## [SOURCE TEXT]
>> begin
Abstract

The question of blackness has always featured the intersectionality of race, gender, sexuality and class. Blackness as an ontological speciality has been engaged from both the social and epistemic locations of the damnés (in Fanonian terms). It has thus sought to respond to the performance of power within the world order that is structured within the colonial matrix of power, which has ontologically, epistemologically, spatially and existentially rendered blackness accessible to whiteness, while whiteness remains inaccessible to blackness. The article locates the question of blackness from the perspective of the Global South in the context of South Africa. Though there are elements of progress in terms of the conditions of certain Black people, it would be short-sighted to argue that such conditions in themselves indicate that the struggles of blackness are over. The essay seeks to address a critique by Anderson (1995) against Black theology in the context of the United States of America (US). The argument is that the question of blackness cannot and should not be provincialised. To understand how the colonial matrix of power is performed, it should start with the local and be linked with the global to engage critically the colonial matrix of power that is performed within a system of coloniality. Decoloniality is employed in this article as an analytical tool.Contribution: The article contributes to the discourse on blackness within Black theology scholarship. It aims to contribute to the continual debates on the excavating and levelling of the epistemological voices that have been suppressed through colonial epistemological universalisation of knowledge from the perspective of the damnés.
>> end
## [DATA SECTION]
>> begin
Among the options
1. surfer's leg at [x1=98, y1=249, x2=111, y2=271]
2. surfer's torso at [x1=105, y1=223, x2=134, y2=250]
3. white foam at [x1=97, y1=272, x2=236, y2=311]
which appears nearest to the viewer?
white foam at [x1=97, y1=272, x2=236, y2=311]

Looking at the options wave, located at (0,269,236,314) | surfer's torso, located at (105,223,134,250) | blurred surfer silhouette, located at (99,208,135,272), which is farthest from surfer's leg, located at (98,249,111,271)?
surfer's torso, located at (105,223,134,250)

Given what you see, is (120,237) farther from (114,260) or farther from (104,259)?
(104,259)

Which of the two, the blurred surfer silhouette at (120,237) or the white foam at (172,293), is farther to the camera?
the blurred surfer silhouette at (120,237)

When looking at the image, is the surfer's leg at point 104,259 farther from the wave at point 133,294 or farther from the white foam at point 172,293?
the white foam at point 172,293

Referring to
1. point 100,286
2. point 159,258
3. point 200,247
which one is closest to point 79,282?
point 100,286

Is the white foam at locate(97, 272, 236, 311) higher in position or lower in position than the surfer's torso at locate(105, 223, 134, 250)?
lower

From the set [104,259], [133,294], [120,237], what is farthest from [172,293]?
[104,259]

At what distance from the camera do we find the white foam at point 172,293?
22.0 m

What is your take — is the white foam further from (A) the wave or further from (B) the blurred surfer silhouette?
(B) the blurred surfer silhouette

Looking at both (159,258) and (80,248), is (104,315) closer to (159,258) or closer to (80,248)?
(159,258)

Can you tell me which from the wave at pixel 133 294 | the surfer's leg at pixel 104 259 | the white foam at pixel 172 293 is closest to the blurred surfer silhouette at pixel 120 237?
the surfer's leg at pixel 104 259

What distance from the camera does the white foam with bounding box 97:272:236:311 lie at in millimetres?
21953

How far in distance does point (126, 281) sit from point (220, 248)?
>> end
## [WHAT YOU NEED TO DO]
**A)** Output the abstract on blackness in full, word for word.
**B)** Pull out every line in the rows that contains the string "located".
The abstract and the rows were taken from separate, unrelated sources.

## [RESPONSES TO THE EXERCISE]
**A)**
Abstract

The question of blackness has always featured the intersectionality of race, gender, sexuality and class. Blackness as an ontological speciality has been engaged from both the social and epistemic locations of the damnés (in Fanonian terms). It has thus sought to respond to the performance of power within the world order that is structured within the colonial matrix of power, which has ontologically, epistemologically, spatially and existentially rendered blackness accessible to whiteness, while whiteness remains inaccessible to blackness. The article locates the question of blackness from the perspective of the Global South in the context of South Africa. Though there are elements of progress in terms of the conditions of certain Black people, it would be short-sighted to argue that such conditions in themselves indicate that the struggles of blackness are over. The essay seeks to address a critique by Anderson (1995) against Black theology in the context of the United States of America (US). The argument is that the question of blackness cannot and should not be provincialised. To understand how the colonial matrix of power is performed, it should start with the local and be linked with the global to engage critically the colonial matrix of power that is performed within a system of coloniality. Decoloniality is employed in this article as an analytical tool.Contribution: The article contributes to the discourse on blackness within Black theology scholarship. It aims to contribute to the continual debates on the excavating and levelling of the epistemological voices that have been suppressed through colonial epistemological universalisation of knowledge from the perspective of the damnés.

**B)**
Looking at the options wave, located at (0,269,236,314) | surfer's torso, located at (105,223,134,250) | blurred surfer silhouette, located at (99,208,135,272), which is farthest from surfer's leg, located at (98,249,111,271)?
surfer's torso, located at (105,223,134,250)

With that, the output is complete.